I hope to be able to post more about the project (and these topics) soon, so please feel free to tag (and comment) along!
This year’s debate at the EdMedia conference, focused on the following motion:
This house believes that in the next decade, digital scholarship (in open journals, blogs, and social media) will achieve the same status in academic settings as traditional scholarship
Martin Weller was in favor and has shared his slides (with audio) on his blog (thanks!)
My perspective on the issue is that we, as educational technology researchers and scholars, albeit early adopters and perhaps not representative of the population of scholars, have started paving the way for the recognition of digital scholarship in our discipline. I am hesitant to compare digital scholarship to “traditional” scholarship because I don’t consider “traditional” scholarship to be a monolithic concept, nor do I consider scholarship to be a binary divided between traditional and digital. But, I agree with Martin that there’s a move towards more digital forms of scholarship, and in addition to the pressures he identifies, I wanted to add the following:
- Participatory cultures in existence outside of the university encourage us (academics, universities) to move towards a more social form of participation enhanced by digital technologies. For instance, as a society we have found great value in large collaborative projects (e.g., the development of GNU/Linux). We increasingly see such project taking place in academia (e.g., Crowdsourced Video).

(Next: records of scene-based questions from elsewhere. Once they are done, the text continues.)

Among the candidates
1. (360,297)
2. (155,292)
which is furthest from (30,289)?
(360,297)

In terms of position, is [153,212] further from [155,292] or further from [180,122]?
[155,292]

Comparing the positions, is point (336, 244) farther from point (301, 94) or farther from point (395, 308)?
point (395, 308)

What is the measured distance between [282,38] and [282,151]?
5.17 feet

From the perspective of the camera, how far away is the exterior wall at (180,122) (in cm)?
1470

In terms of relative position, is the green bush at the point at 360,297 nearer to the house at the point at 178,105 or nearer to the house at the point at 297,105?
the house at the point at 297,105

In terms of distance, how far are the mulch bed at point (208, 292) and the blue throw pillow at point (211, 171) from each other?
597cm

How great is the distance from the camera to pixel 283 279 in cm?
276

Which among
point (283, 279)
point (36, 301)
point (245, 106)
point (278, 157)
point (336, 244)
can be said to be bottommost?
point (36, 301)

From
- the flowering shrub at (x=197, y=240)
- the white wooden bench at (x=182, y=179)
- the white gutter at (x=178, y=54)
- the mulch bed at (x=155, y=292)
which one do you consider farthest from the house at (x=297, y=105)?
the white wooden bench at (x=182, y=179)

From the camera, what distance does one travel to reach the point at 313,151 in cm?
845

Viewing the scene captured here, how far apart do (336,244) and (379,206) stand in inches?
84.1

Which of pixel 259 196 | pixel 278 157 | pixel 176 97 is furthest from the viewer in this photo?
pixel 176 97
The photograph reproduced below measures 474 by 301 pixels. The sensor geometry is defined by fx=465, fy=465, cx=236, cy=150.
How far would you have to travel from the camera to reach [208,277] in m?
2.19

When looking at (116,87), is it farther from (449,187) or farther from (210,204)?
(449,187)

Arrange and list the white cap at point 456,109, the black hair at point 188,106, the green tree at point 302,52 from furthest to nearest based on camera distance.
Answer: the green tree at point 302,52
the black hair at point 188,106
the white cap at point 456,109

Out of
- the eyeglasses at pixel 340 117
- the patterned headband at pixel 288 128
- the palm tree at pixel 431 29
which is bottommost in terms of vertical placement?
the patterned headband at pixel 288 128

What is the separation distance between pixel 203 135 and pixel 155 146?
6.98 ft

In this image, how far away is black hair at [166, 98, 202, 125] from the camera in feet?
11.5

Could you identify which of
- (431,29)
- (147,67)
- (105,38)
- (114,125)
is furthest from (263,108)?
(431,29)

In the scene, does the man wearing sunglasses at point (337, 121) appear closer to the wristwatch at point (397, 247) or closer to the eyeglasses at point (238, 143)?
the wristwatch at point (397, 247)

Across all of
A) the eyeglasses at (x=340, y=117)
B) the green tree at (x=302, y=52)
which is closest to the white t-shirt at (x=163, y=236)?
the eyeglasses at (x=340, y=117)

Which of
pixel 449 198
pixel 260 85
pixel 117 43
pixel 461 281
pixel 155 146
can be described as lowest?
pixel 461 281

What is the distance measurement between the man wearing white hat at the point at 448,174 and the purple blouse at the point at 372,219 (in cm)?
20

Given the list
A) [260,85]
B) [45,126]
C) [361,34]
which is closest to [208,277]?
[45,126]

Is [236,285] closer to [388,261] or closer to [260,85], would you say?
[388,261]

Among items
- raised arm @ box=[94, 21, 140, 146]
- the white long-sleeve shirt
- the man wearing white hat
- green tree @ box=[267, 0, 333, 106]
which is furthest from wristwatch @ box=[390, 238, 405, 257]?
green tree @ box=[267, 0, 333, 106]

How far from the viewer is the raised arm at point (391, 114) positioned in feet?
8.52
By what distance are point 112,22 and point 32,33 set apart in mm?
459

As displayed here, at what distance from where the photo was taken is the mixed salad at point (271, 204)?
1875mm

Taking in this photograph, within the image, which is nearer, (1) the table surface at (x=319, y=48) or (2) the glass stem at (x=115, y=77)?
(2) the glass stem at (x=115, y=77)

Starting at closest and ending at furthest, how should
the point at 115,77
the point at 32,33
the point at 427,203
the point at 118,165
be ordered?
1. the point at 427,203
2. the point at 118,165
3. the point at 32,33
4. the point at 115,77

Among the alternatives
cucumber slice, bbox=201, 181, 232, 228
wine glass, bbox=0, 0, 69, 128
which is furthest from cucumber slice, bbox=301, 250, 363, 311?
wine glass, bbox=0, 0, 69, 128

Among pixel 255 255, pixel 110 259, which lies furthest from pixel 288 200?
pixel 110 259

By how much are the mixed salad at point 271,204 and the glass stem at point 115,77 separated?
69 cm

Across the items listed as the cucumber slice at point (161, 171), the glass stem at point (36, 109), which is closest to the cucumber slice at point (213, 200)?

- Scholars as agents of change. Scholars have begun questioning a number of assumptions upon scholarship has been built. Examples include peer review, the value of collaboration, engagement with diverse audiences, etc.
While these pressures do not necessarily guarantee adoption (or reconsideration of traditional approaches), they point to a rethinking of the ways we do things. Conversations around these issues are important and valuable for they allow us to recognize the changing nature of scholarship in the 21st century.